→ RECORDS FOR THIS TASK

§ §

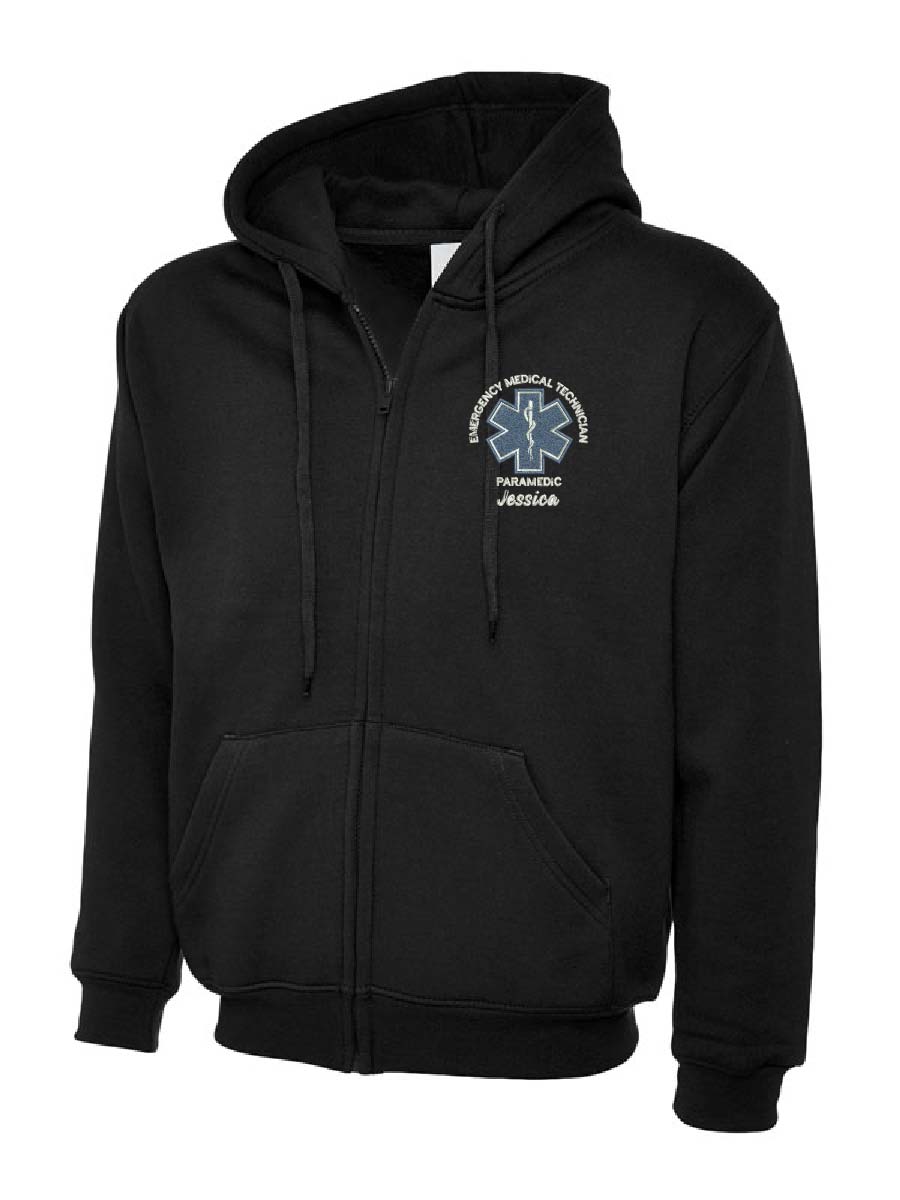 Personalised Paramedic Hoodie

§ §

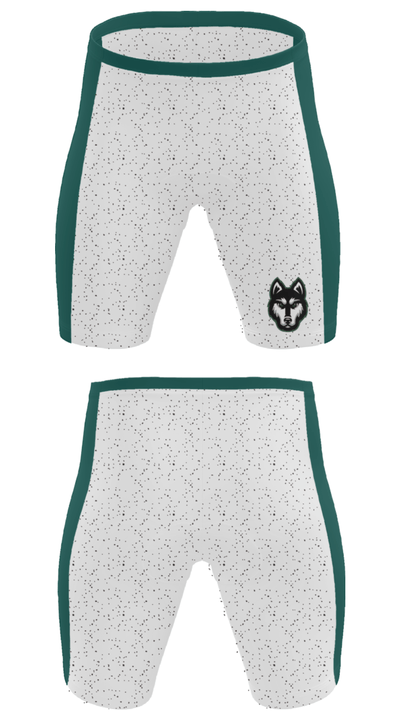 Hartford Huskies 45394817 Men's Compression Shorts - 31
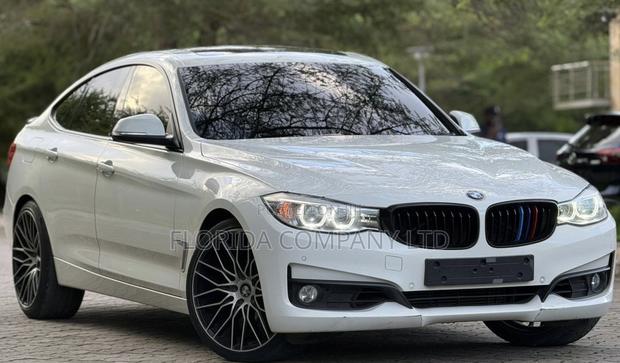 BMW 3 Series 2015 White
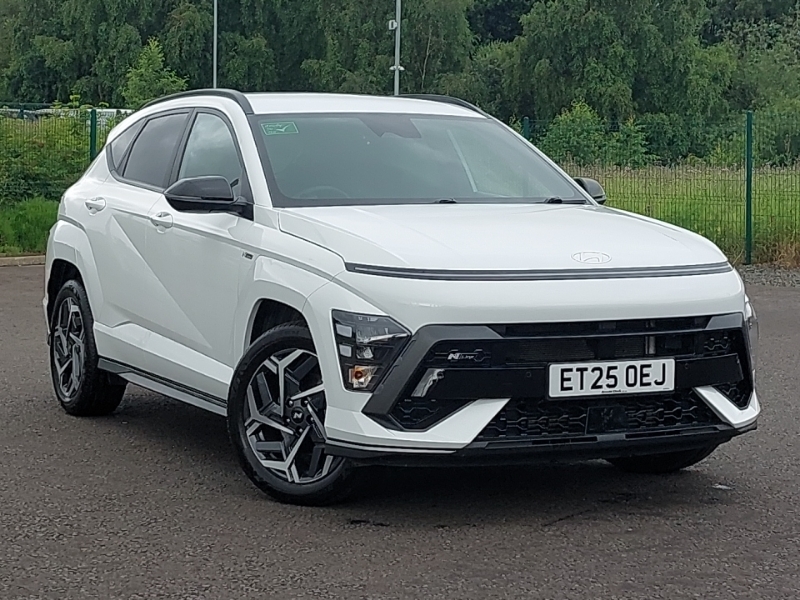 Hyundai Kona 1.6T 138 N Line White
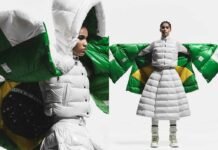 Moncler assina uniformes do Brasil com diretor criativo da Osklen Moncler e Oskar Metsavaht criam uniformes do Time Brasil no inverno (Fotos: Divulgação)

§ §

→ ABOUT THIS EXERCISE
Copy the material from the line containing "Hartford Huskies 45394817" through the line containing "Moncler assina uniformes", leaving out the pictures.

→ EXERCISE ANSWER
 Hartford Huskies 45394817 Men's Compression Shorts - 31
 BMW 3 Series 2015 White
 Hyundai Kona 1.6T 138 N Line White
 Moncler assina uniformes do Brasil com diretor criativo da Osklen Moncler e Oskar Metsavaht criam uniformes do Time Brasil no inverno (Fotos: Divulgação)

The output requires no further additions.